Stormy weather, including high winds and heavy rainfall, lashed Israel and the Palestinian territories yesterday, downing power lines and trees and causing several injuries.

“The storms injured six people, most of whom were lightly hurt when trees were knocked over,” Israeli police spokeswoman Luba Samri said.

Israeli military radio said winds were gusting at speeds of up to 120 kilometres per hour and in neighbourhoods across Jerusalem, the results were clear.

Trees were toppled at the Temple Mount/Haram al-Sharif complex that houses the Dome of the Rock and Al-Aqsa mosques, and branches were strewn in streets across the city.

Electricity outages caused by downed powerlines were reported throughout the country.

Israel’s meteorological service said this winter will be the wettest in the past decade, and with temperatures expected to plunge in coming days, much of the country could see snow this week.

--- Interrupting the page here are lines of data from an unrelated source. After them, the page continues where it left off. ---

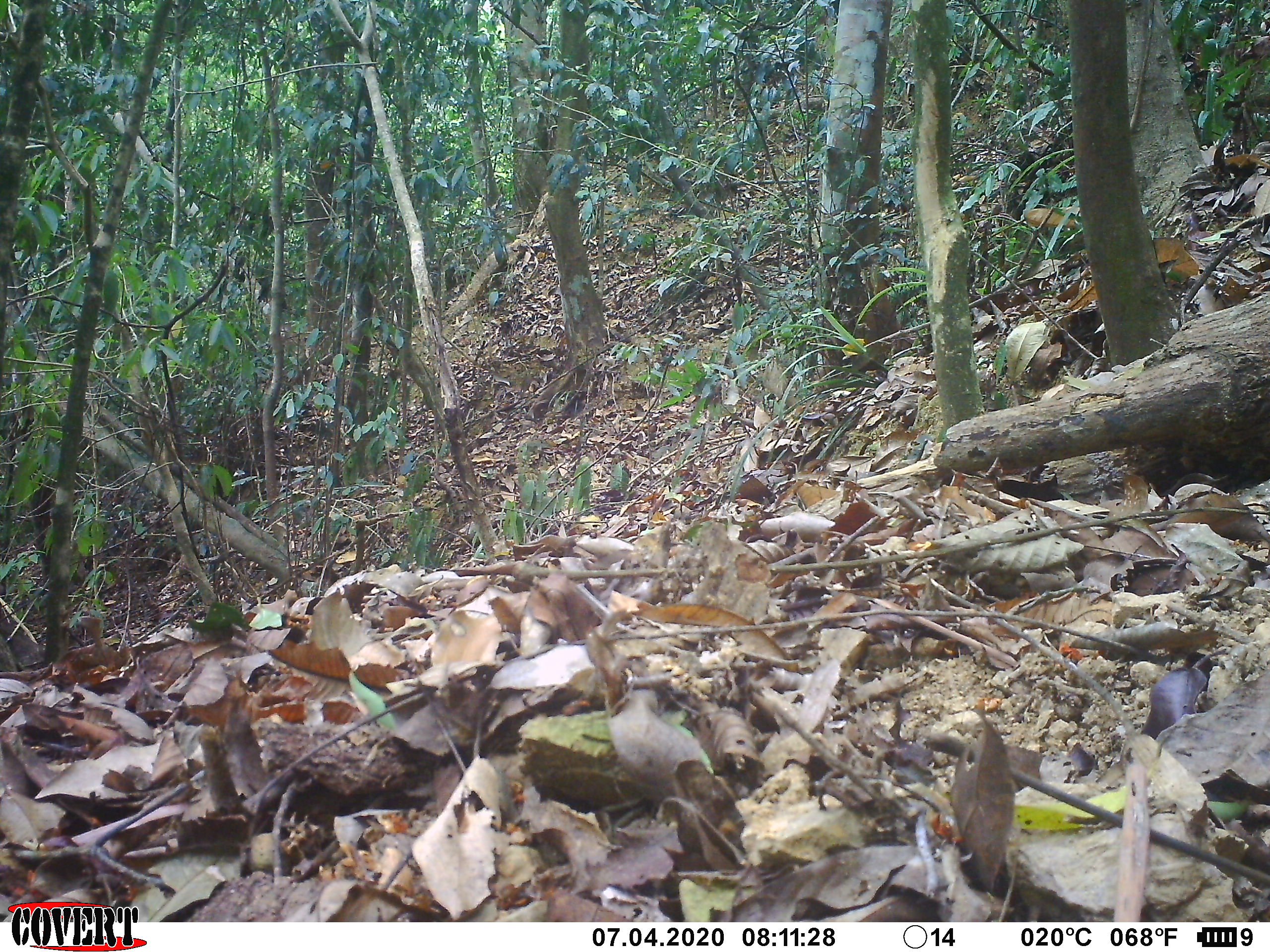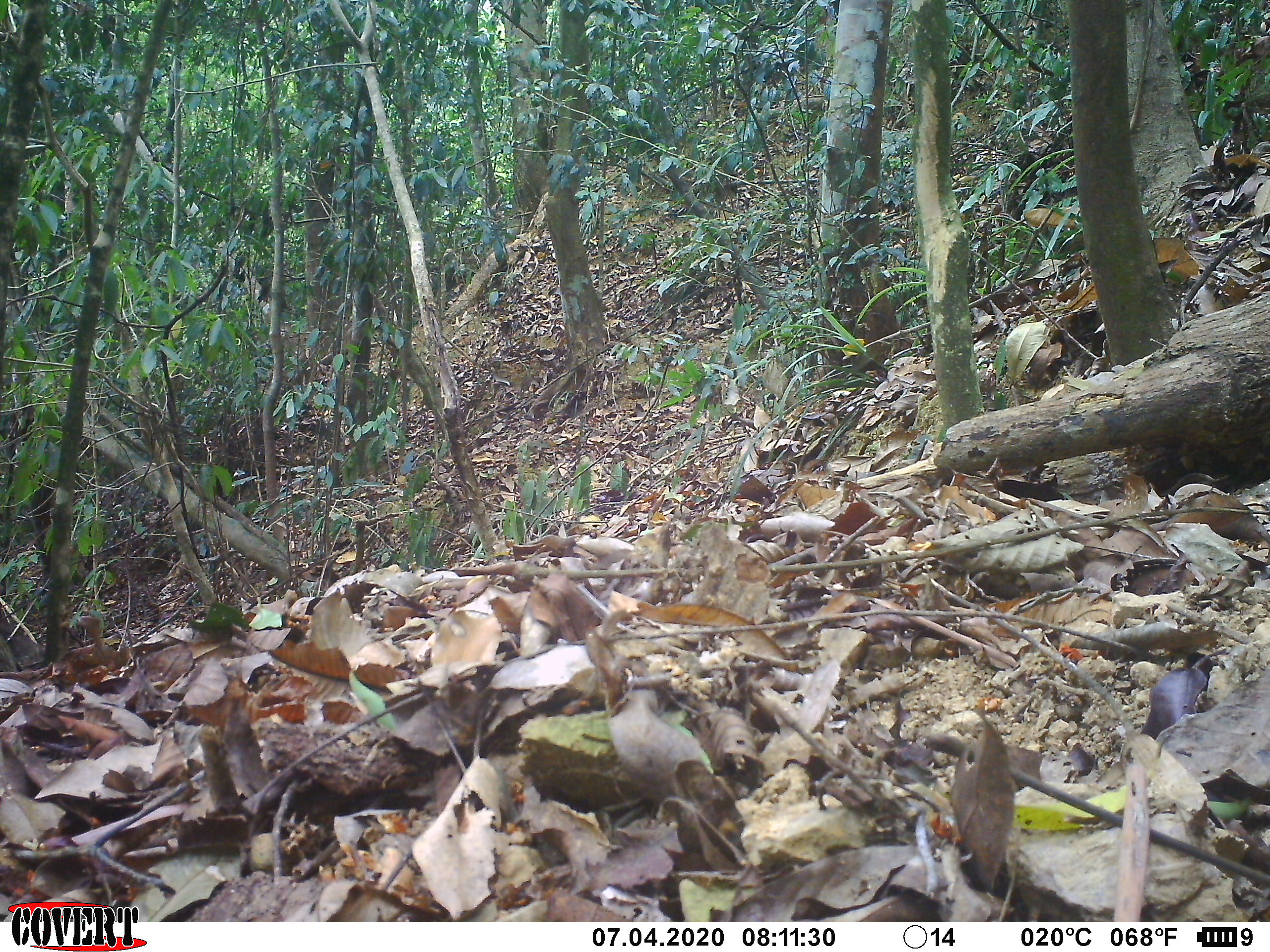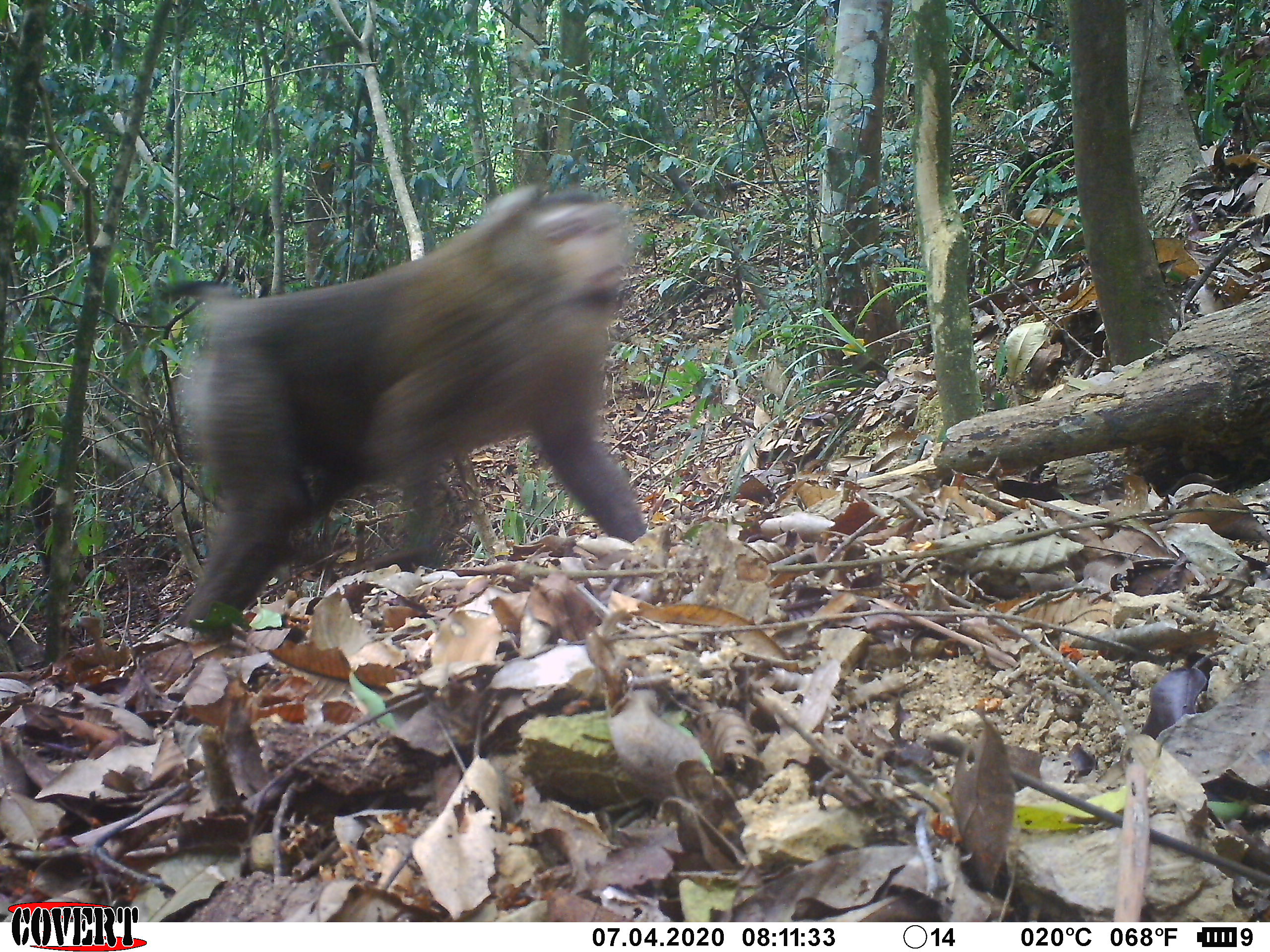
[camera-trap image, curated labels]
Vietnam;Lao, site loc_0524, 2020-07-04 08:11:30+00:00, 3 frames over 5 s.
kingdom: Animalia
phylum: Chordata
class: Mammalia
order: Primates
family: Cercopithecidae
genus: Macaca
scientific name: Macaca nemestrina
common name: pig-tailed macaque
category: pig tailed macaque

The stormy weather came as Orthodox Christians in the Holy Land celebrated Christmas yesterday.

In the Gaza Strip, “civil protection teams responded to a number of incidents, among them the collapse of shop signs, roads blocked by falling trees and metal awnings blown away,” the civil protection service said.

In the West Bank, civil protection spokesman Louai Bani Odeh said no injuries had been reported so far.

He said that an electrical fire, caused by flooding, broke out in a house in a village near the northern West Bank city of Nablus, but was brought under control without injuring anyone.

“Many roads in towns and villages across the West Bank are flooded. Some of them are blocked by trees and billboards that were knocked over. Many shops are closed,” he said.